Site archéologique du dolmen de Combe de Saule n° 2
Vestige néolithique d'une rare intégrité, ce dolmen du Quercy conserve sa dalle de couverture en place sur ses orthostates, niché dans un cairn circulaire aux couronnes de dalles encore lisibles.
Histoire
Au cœur du causse quercinois, dans la vallée encaissée du Célé, le dolmen de Combe de Saule n° 2 s'impose comme l'un des témoins les plus intacts de la préhistoire monumentale du Lot. Là où la plupart des sépultures mégalithiques de la région n'offrent plus que des squelettes de pierre dépouillés par les siècles, ce monument conserve une cohérence architecturale remarquable : la dalle de couverture repose encore sur ses montants verticaux, dits orthostates, comme au premier jour de son édification. Ce qui rend ce site véritablement singulier, c'est son insertion dans un cairn circulaire — un manteau de pierres sèches soigneusement agencé — dont la couronne de dalles de champ demeure bien visible dans la partie méridionale. Ce dispositif, caractéristique des pratiques funéraires du Néolithique récent et de la période Chalcolithique, révèle un soin architectural que l'on associe volontiers aux grandes constructions mégalithiques de l'Ouest atlantique, ici transposé dans le style propre au plateau quercinois. La chambre funéraire, ouverte au sud-est selon une orientation solaire classique dans les traditions mégalithiques, offre au visiteur une lecture presque immédiate de la logique constructive de ses bâtisseurs.
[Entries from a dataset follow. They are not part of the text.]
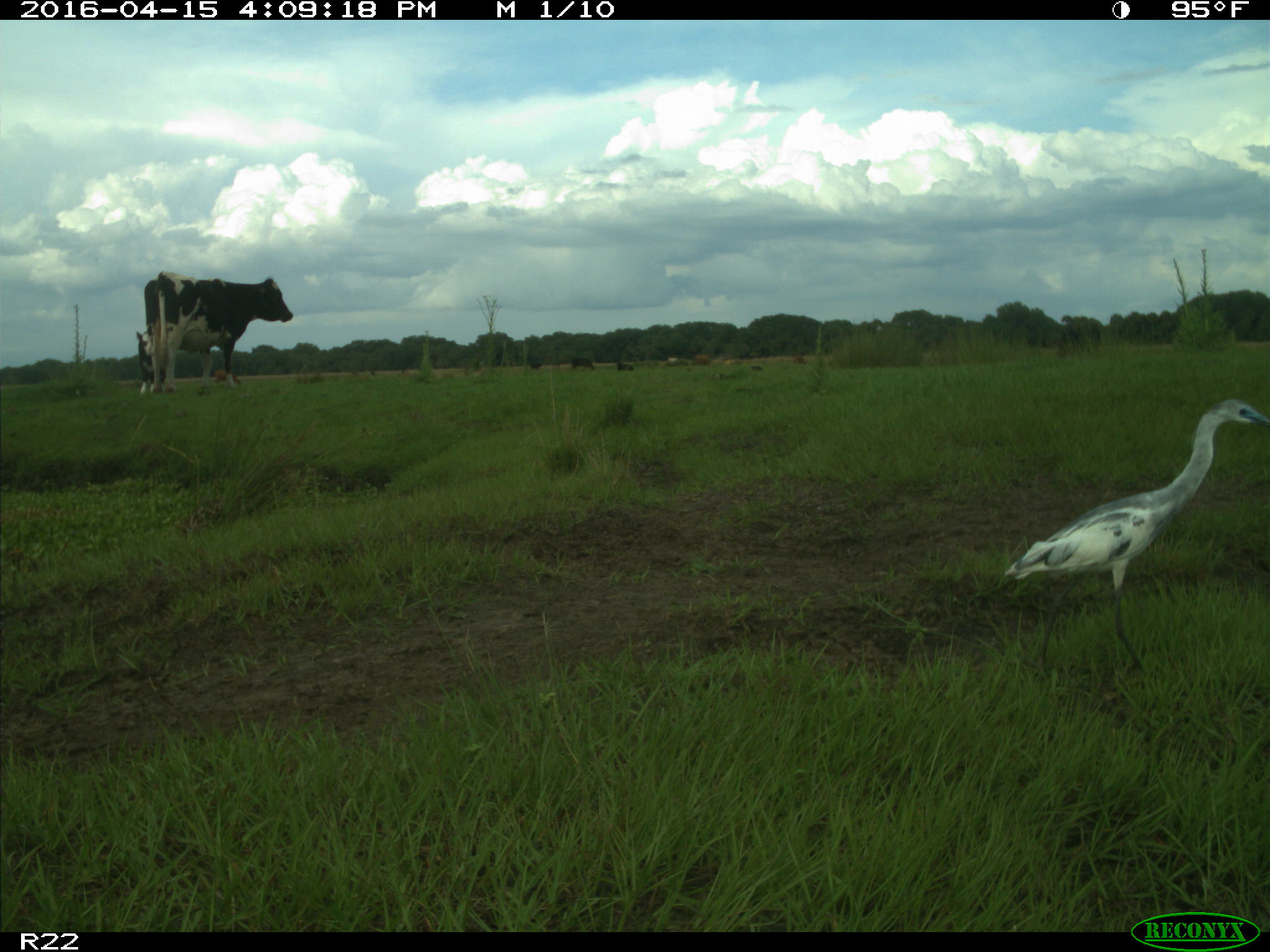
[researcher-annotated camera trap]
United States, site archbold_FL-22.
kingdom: Animalia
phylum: Chordata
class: Mammalia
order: Artiodactyla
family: Bovidae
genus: Bos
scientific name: Bos taurus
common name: domestic cow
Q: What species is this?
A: Bos taurus (domestic cow).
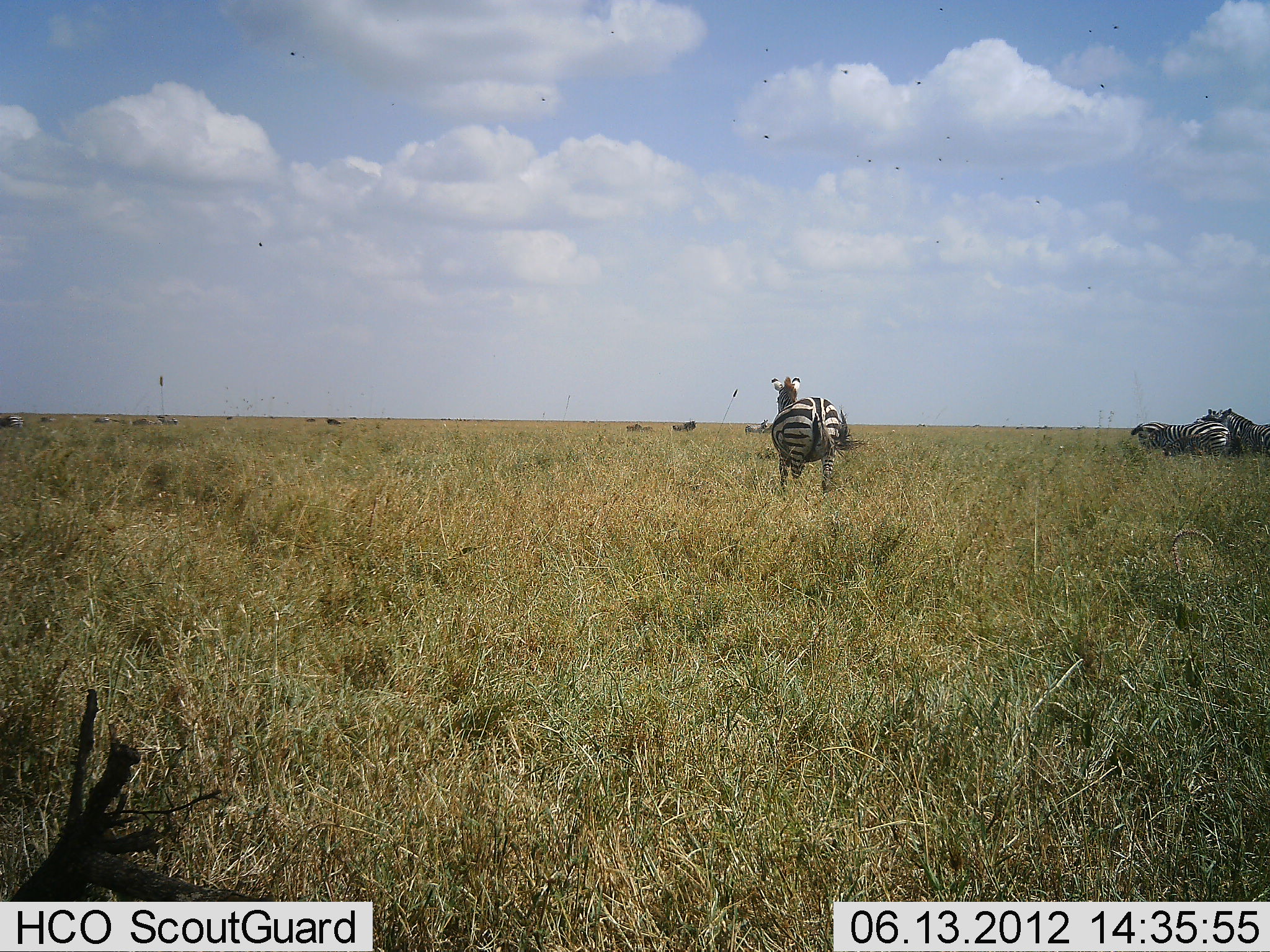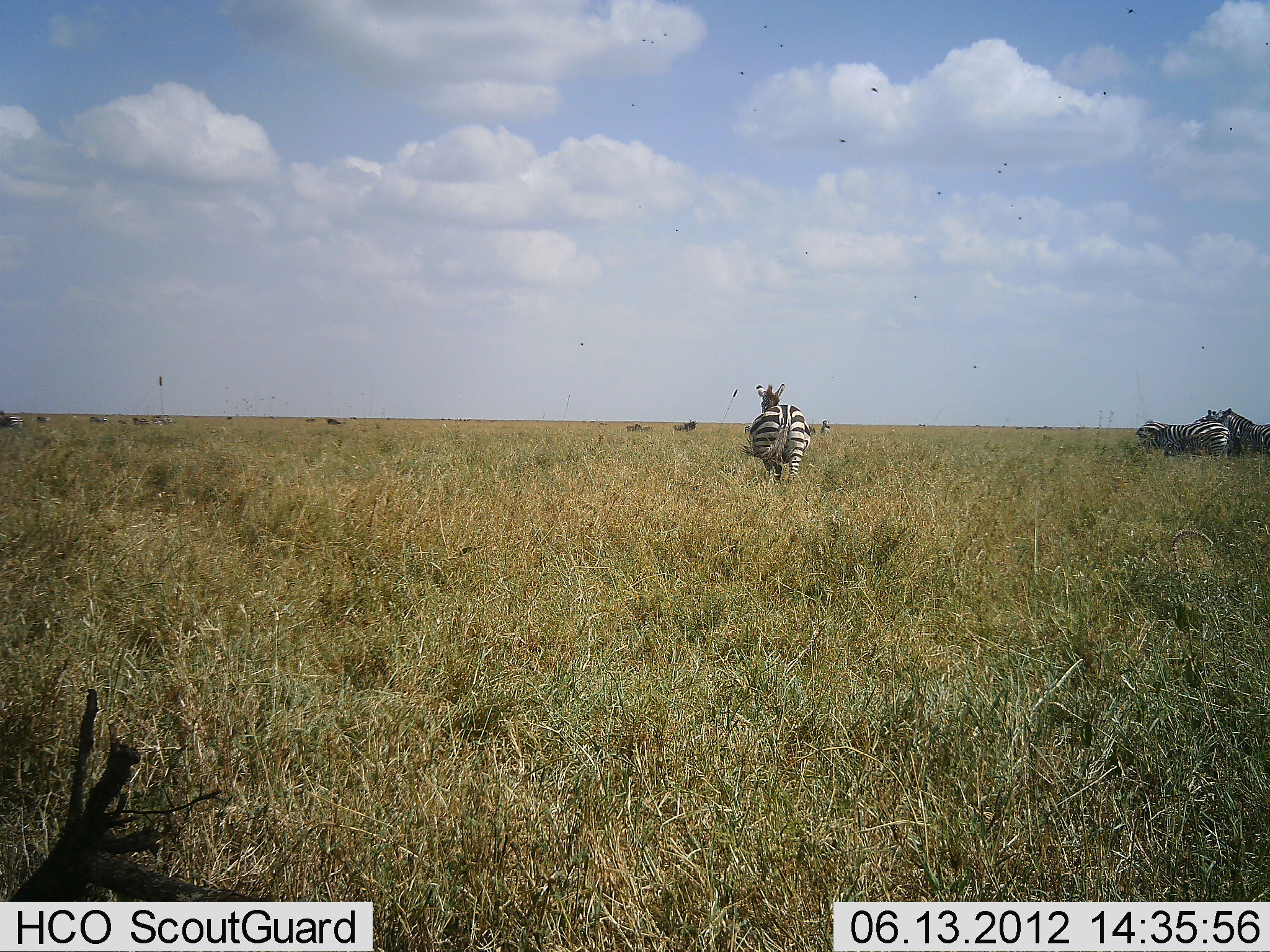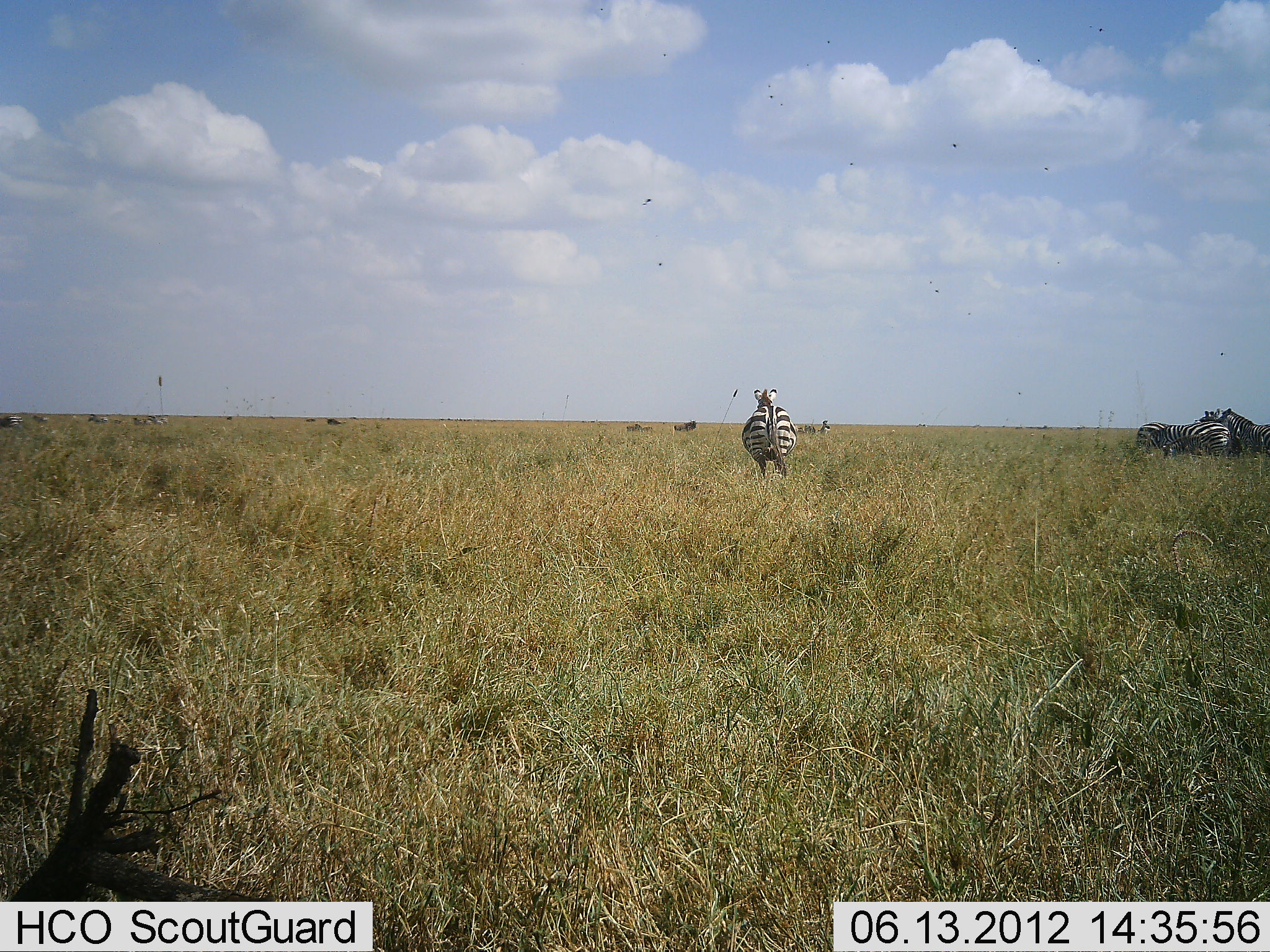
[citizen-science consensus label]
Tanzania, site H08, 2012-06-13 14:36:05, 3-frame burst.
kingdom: Animalia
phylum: Chordata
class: Mammalia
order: Perissodactyla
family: Equidae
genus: Equus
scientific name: Equus quagga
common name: plains zebra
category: zebra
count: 4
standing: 42%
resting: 8%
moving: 92%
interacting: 0%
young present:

On devine le geste précis des populations de cette période charnière entre pierre polie et premiers métaux : déplacer, dresser, couvrir, entourer — une architecture de la mort pensée pour durer des millénaires. Le cadre naturel renforce l'expérience : la Combe de Saule est un vallon discret, bordé de végétation dense et de falaises calcaires typiques du causse du Quercy. La proximité du village médiéval de Marcilhac-sur-Célé, avec son abbaye bénédictine et ses ruelles anciennes, invite à une journée entière de découverte patrimoniale allant du Néolithique au Moyen Âge. Pour le promeneur attentif, ce dolmen est une fenêtre ouverte sur cinq mille ans d'histoire humaine dans un paysage inchangé.
Architecture
Le dolmen de Combe de Saule n° 2 appartient à la famille des dolmens à couloir simplifiés, caractéristiques du Néolithique récent quercinois. Sa chambre funéraire, de plan sensiblement rectangulaire, est délimitée par plusieurs orthostates — des dalles calcaires dressées verticalement — sur lesquelles repose une dalle de couverture horizontale dont la présence in situ est exceptionnelle à l'échelle régionale. L'orientation de l'entrée vers le sud-est correspond à une convention architecturale fréquente dans les dolmens du Massif central, possiblement liée à des considérations rituelles ou astronomiques associées au lever du soleil. L'élément le plus remarquable de la composition architecturale est le cairn circulaire dans lequel s'insère la chambre funéraire. Ce manteau de pierres sèches, vraisemblablement édifié en calcaire local, enveloppait et consolidait l'ensemble du monument tout en lui conférant une forme tumulus reconnaissable dans le paysage. Sa périphérie est délimitée par une couronne de dalles disposées en champ — c'est-à-dire sur leur tranche — formant une sorte de bordure architecturale dont la partie sud est encore parfaitement lisible aujourd'hui. Ce soin apporté à la définition des limites du monument trahit une conception sophistiquée de l'espace funéraire et de sa séparation symbolique du monde des vivants. Les matériaux employés sont exclusivement les calcaires de la région, abondants sur le causse quercinois et faciles à débiter en dalles. L'absence de traces d'outils métalliques sur les parements confirme l'attribution au Néolithique, où seuls les percuteurs de pierre, les coins en bois et la force humaine collective permettaient de déplacer et dresser ces masses de plusieurs tonnes.